Colonoscopy is an endoscopic examination of the colon and the distal part of the small bowel. It is performed with a flexible tube with a camera on the end which is passed through the anus. It allows the GI physician to make a visual inspection and diagnosis of the colon and small bowel to determine if ulcerations or polyps exist. It also allows the opportunity for a biopsy or removal of tissue for closer examination under a microscope to determine if they are precancerous.
Colonoscopy allows for the examination of the entire colon, which measures four to five feet in length.
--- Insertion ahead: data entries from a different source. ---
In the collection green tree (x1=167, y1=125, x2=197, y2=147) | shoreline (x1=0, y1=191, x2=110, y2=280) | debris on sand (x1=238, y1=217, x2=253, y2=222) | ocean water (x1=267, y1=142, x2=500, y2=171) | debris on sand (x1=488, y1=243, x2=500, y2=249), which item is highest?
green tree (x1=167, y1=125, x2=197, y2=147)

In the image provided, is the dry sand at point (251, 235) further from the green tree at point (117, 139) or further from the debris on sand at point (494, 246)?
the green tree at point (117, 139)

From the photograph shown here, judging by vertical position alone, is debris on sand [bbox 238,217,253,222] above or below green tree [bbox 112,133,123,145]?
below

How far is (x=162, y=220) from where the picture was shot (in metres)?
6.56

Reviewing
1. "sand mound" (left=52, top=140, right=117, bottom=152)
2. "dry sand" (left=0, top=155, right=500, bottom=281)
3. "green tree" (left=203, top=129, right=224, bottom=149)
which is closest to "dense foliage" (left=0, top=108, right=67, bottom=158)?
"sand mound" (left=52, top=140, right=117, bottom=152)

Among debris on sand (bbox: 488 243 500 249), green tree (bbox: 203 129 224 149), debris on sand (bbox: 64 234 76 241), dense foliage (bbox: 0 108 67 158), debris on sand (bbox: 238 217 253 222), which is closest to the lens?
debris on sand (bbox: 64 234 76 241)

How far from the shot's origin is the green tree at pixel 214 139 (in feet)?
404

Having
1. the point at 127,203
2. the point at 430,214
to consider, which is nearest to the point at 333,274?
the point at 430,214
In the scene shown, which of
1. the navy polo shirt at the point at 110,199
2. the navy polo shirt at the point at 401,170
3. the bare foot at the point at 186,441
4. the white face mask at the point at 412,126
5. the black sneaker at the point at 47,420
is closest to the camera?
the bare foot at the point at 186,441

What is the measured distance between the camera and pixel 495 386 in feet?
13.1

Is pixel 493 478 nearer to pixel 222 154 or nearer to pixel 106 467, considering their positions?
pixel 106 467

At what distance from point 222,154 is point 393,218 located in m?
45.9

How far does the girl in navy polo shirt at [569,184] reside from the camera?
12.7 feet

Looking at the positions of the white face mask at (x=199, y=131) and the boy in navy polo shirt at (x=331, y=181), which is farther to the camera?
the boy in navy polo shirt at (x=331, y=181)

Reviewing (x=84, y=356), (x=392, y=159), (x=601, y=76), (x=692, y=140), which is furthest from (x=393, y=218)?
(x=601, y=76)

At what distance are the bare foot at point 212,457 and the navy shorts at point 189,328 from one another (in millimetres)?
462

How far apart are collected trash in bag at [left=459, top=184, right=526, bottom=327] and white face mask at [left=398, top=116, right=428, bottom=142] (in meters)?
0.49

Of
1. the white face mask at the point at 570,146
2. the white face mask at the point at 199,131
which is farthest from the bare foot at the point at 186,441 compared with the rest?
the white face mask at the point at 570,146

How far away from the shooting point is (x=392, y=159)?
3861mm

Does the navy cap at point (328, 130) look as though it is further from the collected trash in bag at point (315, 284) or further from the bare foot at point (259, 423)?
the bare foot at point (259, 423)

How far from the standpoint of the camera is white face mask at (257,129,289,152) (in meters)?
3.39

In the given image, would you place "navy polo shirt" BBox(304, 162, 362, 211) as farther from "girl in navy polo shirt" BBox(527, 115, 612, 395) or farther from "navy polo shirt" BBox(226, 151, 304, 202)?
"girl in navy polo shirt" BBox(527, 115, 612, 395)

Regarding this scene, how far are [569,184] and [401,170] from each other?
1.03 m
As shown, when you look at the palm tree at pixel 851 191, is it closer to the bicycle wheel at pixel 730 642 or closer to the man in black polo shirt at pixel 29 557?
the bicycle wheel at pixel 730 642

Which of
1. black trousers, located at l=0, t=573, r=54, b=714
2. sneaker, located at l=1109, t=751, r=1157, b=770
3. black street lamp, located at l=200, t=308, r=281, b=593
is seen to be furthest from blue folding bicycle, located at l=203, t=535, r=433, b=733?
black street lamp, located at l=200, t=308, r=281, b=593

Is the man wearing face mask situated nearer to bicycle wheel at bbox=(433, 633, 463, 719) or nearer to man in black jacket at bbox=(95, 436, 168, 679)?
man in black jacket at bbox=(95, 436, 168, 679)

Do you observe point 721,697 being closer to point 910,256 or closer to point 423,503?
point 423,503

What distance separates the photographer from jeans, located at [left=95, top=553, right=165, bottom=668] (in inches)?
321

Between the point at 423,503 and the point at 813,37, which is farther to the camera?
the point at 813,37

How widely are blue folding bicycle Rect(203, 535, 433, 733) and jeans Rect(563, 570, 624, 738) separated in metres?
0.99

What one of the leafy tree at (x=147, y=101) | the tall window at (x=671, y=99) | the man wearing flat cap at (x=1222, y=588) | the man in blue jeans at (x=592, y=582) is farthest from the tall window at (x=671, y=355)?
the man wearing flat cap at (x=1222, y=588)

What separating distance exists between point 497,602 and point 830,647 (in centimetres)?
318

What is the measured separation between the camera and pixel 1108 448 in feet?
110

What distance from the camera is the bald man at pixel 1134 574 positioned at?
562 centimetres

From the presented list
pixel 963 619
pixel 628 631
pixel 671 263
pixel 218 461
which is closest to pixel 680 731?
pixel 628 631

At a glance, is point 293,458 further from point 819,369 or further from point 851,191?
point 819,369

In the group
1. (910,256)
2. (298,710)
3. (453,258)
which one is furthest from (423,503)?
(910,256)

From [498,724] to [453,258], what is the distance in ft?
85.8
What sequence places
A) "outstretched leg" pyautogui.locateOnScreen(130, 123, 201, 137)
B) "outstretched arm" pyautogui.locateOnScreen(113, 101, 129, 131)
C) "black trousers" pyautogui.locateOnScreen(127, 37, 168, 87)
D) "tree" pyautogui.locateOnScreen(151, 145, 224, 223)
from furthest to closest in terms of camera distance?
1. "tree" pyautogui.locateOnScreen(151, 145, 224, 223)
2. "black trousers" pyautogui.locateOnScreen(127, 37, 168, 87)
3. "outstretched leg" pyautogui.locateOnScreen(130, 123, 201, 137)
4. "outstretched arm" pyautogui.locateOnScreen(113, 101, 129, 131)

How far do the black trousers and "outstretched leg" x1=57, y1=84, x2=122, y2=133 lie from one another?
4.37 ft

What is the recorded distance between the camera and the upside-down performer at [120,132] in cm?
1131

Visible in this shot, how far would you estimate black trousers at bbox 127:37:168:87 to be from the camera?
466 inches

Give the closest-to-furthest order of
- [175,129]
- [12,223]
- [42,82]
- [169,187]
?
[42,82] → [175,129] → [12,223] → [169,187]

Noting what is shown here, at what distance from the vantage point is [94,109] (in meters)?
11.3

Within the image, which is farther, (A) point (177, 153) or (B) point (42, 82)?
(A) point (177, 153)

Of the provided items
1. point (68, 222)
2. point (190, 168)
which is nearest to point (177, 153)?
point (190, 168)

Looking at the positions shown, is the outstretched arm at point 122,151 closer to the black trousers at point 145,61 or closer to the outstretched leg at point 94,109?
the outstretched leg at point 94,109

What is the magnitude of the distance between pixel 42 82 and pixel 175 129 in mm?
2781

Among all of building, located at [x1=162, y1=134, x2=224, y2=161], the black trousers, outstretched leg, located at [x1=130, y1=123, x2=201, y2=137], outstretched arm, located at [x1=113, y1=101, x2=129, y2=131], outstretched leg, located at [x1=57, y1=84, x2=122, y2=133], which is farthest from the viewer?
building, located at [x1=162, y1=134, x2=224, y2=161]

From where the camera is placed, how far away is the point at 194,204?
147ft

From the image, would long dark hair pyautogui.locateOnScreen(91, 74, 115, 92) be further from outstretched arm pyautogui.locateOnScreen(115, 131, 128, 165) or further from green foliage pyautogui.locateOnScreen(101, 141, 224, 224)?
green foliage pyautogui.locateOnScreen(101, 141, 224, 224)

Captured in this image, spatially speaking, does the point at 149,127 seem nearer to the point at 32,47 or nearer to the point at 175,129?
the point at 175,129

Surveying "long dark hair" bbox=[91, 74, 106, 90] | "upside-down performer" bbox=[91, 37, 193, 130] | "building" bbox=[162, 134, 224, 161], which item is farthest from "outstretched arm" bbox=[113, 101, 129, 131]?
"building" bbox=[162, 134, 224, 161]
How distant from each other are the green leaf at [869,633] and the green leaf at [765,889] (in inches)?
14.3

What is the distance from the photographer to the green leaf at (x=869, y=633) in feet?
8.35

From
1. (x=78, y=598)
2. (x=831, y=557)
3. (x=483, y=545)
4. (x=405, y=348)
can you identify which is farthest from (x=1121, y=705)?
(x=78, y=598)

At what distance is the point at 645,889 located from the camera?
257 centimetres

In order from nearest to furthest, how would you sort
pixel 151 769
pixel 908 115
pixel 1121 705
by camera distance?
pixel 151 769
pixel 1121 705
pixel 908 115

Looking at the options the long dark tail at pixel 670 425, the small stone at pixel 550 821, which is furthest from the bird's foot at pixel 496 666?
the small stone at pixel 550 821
Indications for a colonoscopy include:
· Rectal bleeding
· Blood in the stool
· Unexpected changes in bowel habits
· Age 50 years
A colonoscopy should be performed on all patients age 50 years or greater as a routine examination regardless of a family history of colon cancer or symptoms.
Preparation for a colonoscopy includes a cleansing of the colon of all fecal matter on the night before the procedure. This will usually involve a laxative preparation such as polyethylene glycol. Often the preparation will involve both a pill form laxative and a bowel irrigation preparation (enema). For one to three days before the procedure, the patient is required to follow a clear liquid diet. This would include the liquids of apple juice, chicken or beef broth, lemon-lime soda (Sprite or 7up), Gatorade or Powerade and water. Fluids such as orange juice prune juice and milk should be avoided. In most cases black coffee is allowed.
The physician will usually ask patients to forego Aspirin and other blood thinners for a period of ten days before the procedure. Ask your physician if you are on blood thinners.
On the day of the procedure, the patient is given sedation intravenously. Fentanyl or midazolam are usually used, but Demerol may be used as an alternative. The patient is then positioned on the examination table on his left side and the endoscope is passed through the anus, up the rectum and colon and ultimately the terminal ileum. In most instances , the entire procedure takes about 20-30 minutes. More than half of that time is usually spent withdrawing the endoscope and closely inspecting for polyps or other suspicious masses.
If a polyp is identified, a sterile solution is injected under the polyp to lift it away from the deeper tissues. The polyp is then removed with instruments placed in the endoscope. It will be sent to the laboratory for closer microscopic inspection. Suspicious lesions may also be cauterized with laser light or cut with an electric wire. Medications can also be injected to control the bleeding of the lesions when they are cut.
Outpatient recovery time may range from 30-6o minutes. Most facilities require that patients have a person to drive them home after the procedure because of the sedatives.
Although colonoscopy is a safe procedure, complications are estimated to occur approximately 0.5 percent of the time. Some of the known complications include perforation, or a tear or hole in the intestine. This can occur when the endoscope is being maneuvered through some of the sharp turns of the colon. Bleeding is another known complication and occurs in 1 out of every 1000 procedures. Infection is another risk of this procedure.
According to the Annals of Internal Medicine, the rate of serious complications from colonoscopy screening for cancer is “10 times higher than for any other commonly used cancer-screening test.” Thus, you should carefully consider the risks and benefits of colonoscopy before agreeing to undergo this procedure.